Schlingensief – Eine PR-Profi, der auch einmal scheiterte

Letzten Samstag wurde auf der Biennale in Venedig der deutsche Pavillon mit dem Goldenen Löwen ausgezeichnet. Usprünglich sollte Christoph Schlingensief den Pavillon gestalten. Doch nach dem plötzlichen Tod Schlingensiefs 2010 musste Kuratorin Susanne Gaensheimer eine andere Lösung finden: Mit Hilfe von Aino Laberenz, der Witwe Schlingensiefs, entstand ein Pavillon, der laut Medienberichten das Werk des Multimedia-Künstlers Schlingensiefs umfassend darstellt.

Als PR-Profi hatte ich Schlingensief schon vor gut zehn Jahren durchleuchtet und ihm im Buch „Lila Kühe leben länger“ einen Ehrenplatz eingeräumt. Kurz zuvor, genauer: im Juni 2000, hatte der Medienmacher das relativ neue Medium Web für einen besonderes PR-Copu genutzt. Auf der Internetseite „www.auslaenderraus.at“ präsentierte er ein Szenario, wie es absurder kaum sein konnte: Besucher der Site wurden aufgefordert, einen der dort vorgestellten zwölf Asylbewerber zu auszuwählen, um ihn per Internet des Landes zu verweisen. Am Rande der Webseite waren Porträtfotos der zwölf Kandidaten aufgereiht, hinter denen sich jeweils ein kurzer Lebenslauf verbarg. Ein Klick auf den „Vote“-Button genügte, schon hatte der Internetsurfer ohne den Umweg über Parlament und Ausländerbehörde Politik gemacht. Bereits am ersten Tag der Aktion hatten 75.000 Nutzer von ihrem „Wahlrecht“ Gebrauch gemacht. Vermutlich wären es noch mehr gewesen, wenn der Server aufgrund des Ansturms nicht zusammengebrochen wäre.

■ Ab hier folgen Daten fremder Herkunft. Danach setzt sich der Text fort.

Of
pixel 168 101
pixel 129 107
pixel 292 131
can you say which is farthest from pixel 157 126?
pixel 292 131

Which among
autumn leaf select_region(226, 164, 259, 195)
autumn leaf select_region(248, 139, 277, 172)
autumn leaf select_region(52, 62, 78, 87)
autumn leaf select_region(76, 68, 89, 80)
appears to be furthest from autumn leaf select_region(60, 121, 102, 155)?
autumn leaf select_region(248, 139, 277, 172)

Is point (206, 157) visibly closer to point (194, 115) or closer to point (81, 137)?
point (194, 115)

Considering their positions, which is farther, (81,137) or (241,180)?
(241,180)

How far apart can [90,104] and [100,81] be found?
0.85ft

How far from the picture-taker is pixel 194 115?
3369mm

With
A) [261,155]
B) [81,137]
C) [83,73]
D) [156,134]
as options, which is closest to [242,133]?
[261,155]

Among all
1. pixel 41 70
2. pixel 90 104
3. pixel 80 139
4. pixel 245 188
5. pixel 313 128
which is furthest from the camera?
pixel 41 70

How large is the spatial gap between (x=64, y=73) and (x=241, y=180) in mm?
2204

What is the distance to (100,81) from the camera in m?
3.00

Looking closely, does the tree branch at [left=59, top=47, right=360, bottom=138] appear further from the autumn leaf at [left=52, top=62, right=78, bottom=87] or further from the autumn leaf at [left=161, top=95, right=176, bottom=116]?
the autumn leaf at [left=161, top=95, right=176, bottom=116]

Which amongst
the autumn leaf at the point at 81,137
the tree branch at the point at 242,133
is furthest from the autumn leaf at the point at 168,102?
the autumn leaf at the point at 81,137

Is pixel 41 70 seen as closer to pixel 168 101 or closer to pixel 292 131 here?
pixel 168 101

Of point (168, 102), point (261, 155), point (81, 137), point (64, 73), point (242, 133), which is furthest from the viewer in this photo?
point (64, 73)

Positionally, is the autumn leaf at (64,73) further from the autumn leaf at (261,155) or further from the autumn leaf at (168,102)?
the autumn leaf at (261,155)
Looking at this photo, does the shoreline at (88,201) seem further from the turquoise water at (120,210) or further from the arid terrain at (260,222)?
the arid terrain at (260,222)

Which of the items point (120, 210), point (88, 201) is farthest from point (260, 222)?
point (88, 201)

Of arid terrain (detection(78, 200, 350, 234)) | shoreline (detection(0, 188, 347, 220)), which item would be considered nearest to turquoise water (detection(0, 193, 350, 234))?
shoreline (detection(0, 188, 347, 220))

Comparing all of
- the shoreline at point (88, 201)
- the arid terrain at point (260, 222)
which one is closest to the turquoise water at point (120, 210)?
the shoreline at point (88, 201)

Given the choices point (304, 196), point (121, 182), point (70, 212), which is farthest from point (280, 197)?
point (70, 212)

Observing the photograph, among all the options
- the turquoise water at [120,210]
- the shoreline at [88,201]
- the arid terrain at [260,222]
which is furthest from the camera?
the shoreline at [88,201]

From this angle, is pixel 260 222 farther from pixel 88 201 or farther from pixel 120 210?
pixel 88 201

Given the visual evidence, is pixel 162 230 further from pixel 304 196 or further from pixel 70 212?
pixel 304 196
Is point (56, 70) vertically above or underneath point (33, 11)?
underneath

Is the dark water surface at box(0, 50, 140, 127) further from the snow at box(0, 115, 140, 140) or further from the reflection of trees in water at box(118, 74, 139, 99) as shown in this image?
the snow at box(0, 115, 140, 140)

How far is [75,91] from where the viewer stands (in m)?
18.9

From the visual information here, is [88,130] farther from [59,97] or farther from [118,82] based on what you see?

Die Spielregeln waren klar: Nur einer von zwölf Kandidaten im Asyl-Lotto würde am Ende übrig bleiben. Der Sieger dieses „Abschiebeprojekts der Superlative“ sollte 35.000 österreichische Schillinge sowie einen Heimflug in sein Herkunftsland erhalten. Wahlweise konnte er auch einen Online-Heiratsantrag annehmen und somit in Österreich bleiben. Die Organisatoren formulierten den Appell an die Besucher der Seite in einem unzweideutigen Tonfall: „Wir bitten Heiratswillige, die dem Schlussselektierten bei der Einbürgerung zur Seite stehen wollen, sich zur Lagerauflösung einzufinden. Um Vorankündigung wird gebeten.“

Die Aktion fand zeitgleich im Internet und live in einem Containerdorf auf dem Wiener Herbert-von-Karajan-Platz nahe der Staatsoper statt. Dort verkündete ein dünner, nicht mehr ganz junger Mann unter einer „Ausländer raus“-Fahne: „Die Welt schaut auf Österreich. Die FPÖ präsentiert eine neue Form der Abschiebung. Machen Sie mit!“

Waren die zu dieser Zeit international angefeindeten Österreicher nun völlig verrückt geworden? Hatte der Rechtsaußen der so genannten „Freiheitlichen“, Jörg Haider, nun also doch Ernst gemacht? Und hatte er tatsächlich das System der Fernsehsendung „Big Brother“, in der Kandidaten „nominiert“, also herausgewählt werden durften, über Nacht auf die Alpenrepublik übertragen? Das Spektakel schien auf den ersten Blick realistisch zu sein; so realistisch, dass es nur gut erfunden sein konnte. Es war ein „Was-wäre-wenn“-Spiel mit öffentlicher Beteiligung – und die war gewaltig.

Das Donnergrollen der Empörung war auch jenseits von Österreich noch klar und deutlich zu hören. Dabei traf die FPÖ ausnahmsweise gar keine Schuld. Wieder einmal hatte der Berliner Regisseur und Kunst-Provokateur Christoph Schlingensief zugeschlagen. Der Titel der Aufsehen erregenden Aktion lautete flehentlich „Bitte liebt Österreich“. Wer könnte etwas gegen diese Forderung einzuwenden haben? Vor allem die Bewohner der Alpenrepublik selbst, wie sich schnell herausstellte: Lautstark diskutierten sie eine ganze Woche lang mit Schlingensief. Es gab ein Attentat mit Buttersäure und einen versuchten Brandanschlag auf das Containerdorf. Die Wiener FPÖ forderte den Rücktritt des Kulturstadtrats Peter Marboe. Touristen schüttelten entsetzt über ihr Urlaubsland den Kopf und reisten ab.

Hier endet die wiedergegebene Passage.